A no-til policy is also employed, since heavy machinery compacts soil which contributes to the destruction of the microbiology. When the soil is alive with microbiology, ploughing becomes unnecessary anyway, as it turns to a carbon-rich cottage-cheese-like texture.
‘Together, these soil regenerative practices increase carbon-rich soil organic matter,’ explains Glyn Mitchell. ‘The results are that vital microbes proliferate, roots go deeper, nutrient uptake improves, water retention increases, plants become more pest resistant, and soil fertility increases.’
When Paul Carre looked over his hedge into neighbouring fields, he was amazed to see how healthy Glyn’s potatoes looked compared to his own. ‘It was a dry period and our potatoes were struggling,’ says Paul. ‘They were from the same seeds, but Glyn’s spuds were standing up and the size of the leaves was phenomenal.’
This was enough to convince Paul to hand over a 1 hectare field for trial using a three-way cover crop (rye, vetch and radish) from Cotswold Seeds, for 1100 verges of Jersey Royals.
Paul explains the process:
‘Before planting, the conventional crop of potatoes was dug up and the soil injected with a compost tea, using a subsoiler. The cover crop was put in, left, and swiped in October/November, which was a little too early. This year it was left in situ, until a week before we planted, and then pulverised it. We didn’t plough which was a first for us. We just rotavated the field. My brother used a three metre power harrow to ridge the field up for planting by hand. The tractor pulled so easily which was a real eye opener. Last year the field had been waterlogged but this time there was no water anywhere and the soil was a mass of roots. We used no chemicals and the crop we had out of it this year hit three tonnes of OG which was unbelievable, and the texture and the taste of the potatoes was amazing, completely different to our conventional ones.’
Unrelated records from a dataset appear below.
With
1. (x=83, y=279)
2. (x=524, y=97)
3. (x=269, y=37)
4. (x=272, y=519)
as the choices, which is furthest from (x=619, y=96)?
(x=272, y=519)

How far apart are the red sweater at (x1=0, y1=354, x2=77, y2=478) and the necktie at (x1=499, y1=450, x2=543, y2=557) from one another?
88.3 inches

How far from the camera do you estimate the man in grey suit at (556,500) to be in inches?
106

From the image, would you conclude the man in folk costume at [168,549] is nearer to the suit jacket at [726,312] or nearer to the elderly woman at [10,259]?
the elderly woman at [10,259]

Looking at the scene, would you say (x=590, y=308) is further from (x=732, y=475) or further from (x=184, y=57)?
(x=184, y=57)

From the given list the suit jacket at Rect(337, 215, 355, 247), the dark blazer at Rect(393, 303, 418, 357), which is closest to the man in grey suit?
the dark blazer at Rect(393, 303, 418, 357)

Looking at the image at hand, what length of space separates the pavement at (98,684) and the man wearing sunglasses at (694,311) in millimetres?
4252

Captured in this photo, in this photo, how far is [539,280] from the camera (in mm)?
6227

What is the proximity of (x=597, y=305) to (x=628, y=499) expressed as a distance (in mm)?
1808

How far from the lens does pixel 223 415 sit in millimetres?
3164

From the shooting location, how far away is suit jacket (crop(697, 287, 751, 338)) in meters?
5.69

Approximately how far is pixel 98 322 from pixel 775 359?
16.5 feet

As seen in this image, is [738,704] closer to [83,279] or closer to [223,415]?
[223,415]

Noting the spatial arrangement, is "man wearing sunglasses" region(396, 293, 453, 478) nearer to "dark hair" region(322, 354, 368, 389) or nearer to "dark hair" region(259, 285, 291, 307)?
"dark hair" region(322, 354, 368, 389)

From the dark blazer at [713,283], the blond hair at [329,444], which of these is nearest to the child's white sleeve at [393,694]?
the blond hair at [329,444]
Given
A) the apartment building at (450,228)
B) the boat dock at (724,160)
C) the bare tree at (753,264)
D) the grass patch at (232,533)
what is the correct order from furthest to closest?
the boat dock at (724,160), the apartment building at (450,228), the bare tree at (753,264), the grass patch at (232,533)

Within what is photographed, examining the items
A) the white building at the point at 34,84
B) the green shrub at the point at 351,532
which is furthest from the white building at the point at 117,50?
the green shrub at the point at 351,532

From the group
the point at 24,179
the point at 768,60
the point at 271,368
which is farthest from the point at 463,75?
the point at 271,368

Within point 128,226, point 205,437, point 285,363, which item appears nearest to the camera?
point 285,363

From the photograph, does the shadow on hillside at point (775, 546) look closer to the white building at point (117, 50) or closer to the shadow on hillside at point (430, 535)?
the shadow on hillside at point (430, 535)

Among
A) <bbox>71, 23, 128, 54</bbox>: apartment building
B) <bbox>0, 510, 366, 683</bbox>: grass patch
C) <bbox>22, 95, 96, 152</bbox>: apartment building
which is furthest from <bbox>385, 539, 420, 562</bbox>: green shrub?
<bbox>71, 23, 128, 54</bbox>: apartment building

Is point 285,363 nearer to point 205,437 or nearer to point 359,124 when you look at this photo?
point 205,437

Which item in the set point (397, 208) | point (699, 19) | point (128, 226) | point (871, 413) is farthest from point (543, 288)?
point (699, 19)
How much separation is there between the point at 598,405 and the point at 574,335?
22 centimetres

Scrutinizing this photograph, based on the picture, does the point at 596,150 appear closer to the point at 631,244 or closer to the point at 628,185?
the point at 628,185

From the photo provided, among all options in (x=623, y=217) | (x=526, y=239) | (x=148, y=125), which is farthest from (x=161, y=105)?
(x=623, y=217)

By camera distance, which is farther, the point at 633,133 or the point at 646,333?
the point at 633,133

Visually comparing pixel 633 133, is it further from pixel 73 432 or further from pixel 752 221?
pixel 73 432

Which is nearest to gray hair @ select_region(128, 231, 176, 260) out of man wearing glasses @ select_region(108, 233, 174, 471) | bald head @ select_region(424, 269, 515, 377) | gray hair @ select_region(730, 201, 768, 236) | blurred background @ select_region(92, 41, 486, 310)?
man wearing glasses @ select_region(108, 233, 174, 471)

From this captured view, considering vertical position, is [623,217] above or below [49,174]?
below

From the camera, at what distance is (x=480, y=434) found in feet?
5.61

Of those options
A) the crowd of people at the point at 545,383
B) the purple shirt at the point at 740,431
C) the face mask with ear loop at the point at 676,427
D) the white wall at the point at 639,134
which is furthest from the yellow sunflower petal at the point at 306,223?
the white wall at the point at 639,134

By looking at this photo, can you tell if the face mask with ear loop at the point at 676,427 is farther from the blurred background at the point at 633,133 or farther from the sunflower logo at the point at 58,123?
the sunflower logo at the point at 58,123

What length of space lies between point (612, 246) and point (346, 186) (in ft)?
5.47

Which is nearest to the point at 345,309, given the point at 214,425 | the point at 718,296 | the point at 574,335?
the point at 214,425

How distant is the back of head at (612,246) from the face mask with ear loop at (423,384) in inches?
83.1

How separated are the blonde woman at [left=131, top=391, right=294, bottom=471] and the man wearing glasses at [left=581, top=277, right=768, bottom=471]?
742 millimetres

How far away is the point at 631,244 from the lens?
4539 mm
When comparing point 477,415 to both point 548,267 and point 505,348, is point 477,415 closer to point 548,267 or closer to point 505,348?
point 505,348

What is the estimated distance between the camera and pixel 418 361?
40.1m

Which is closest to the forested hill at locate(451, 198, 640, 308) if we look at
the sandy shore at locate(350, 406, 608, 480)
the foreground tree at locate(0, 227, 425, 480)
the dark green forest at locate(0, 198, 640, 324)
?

Prior to harvest, a mobile refractometer application (BRIX) was used to measure taste, nutritional value and goodness. The BRIX levels of conventional grown Jersey Royals comes in poor, organic grown potatoes fair better but potatoes planted in MERS came in much higher.
The trial was so successful that Paul immediately increased the area covered from one hectare to fifty, using a seven-way cover crop, adding peas, buckwheat, turnip and cocksfoot to the original mix of rye, vetch and radish. He has plans to turn the whole farm over to cover crops + microbes within five to six years.
‘Putting cover crop in is two thirds more expensive initially but saves money because no chemicals are needed,’ says Paul. ‘Plus, the potatoes are superior, and there’s no contamination of the water supply. It means there can be a future in farming on Jersey.’